The foregoing description of the Costello Employment Agreement does not purport to be complete and is subject to, and qualified, in its entirety by, the full text of the Costello Employment Agreement, which is attached hereto as Exhibit 10.1 and incorporated herein by reference.

On January 22, 2015, the Company issued a press release announcing the appointment of Mr. Costello as Vice President of Finance of the Company.
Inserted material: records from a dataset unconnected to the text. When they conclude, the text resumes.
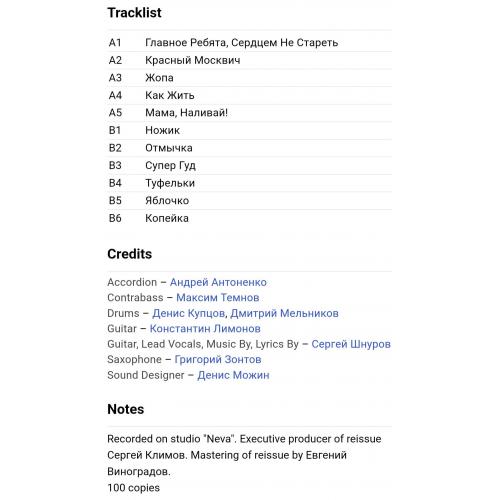 Tracklist

| | |
|---|---|
| A1 | Главное Ребята, Сердцем Не Стареть |
| A2 | Красный Москвич |
| A3 | Жопа |
| A4 | Как Жить |
| A5 | Мама, Наливай! |
| B1 | Ножик |
| B2 | Отмычка |
| B3 | Супер Гуд |
| B4 | Туфельки |
| B5 | Яблочко |
| B6 | Копейка |

Credits

Accordion – Андрей Антоненко
Contrabass – Максим Темнов
Drums – Денис Купцов, Дмитрий Мельников
Guitar – Константин Лимонов
Guitar, Lead Vocals, Music By, Lyrics By – Сергей Шнуров
Saxophone – Григорий Зонтов
Sound Designer – Денис Можин

Notes

Recorded on studio "Neva". Executive producer of reissue Сергей Климов. Mastering of reissue by Евгений Виноградов.
100 copies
A copy of the press release is attached hereto as Exhibit 99.1.

Item 9.01.    Financial Statements and Exhibits.

(d)     Exhibits
Exhibit No.
Description of Exhibit
 
10.1
Employment Agreement, dated as of January 15, 2015, between the Company and Richard A. Costello.
99.1
Press Release issued by Green Brick Partners, Inc., dated as of January 22, 2015.






SIGNATURES
Pursuant to the requirements of the Securities Exchange Act of 1934, the Registrant has duly caused this report to be signed on its behalf by the undersigned hereunto duly authorized.
                                                                
GREEN BRICK PARTNERS, INC.
 
 
By:
/s/ James R. Brickman
Name:
James R. Brickman
Title:
Chief Executive Officer

Date:    January 22, 2015





EXHIBIT INDEX
Exhibit No.
Description of Exhibit
 
10.1
Employment Agreement, dated as of January 15, 2015, between the Company and Richard A. Costello.
99.1
Press Release issued by Green Brick Partners, Inc., dated as of January 22, 2015.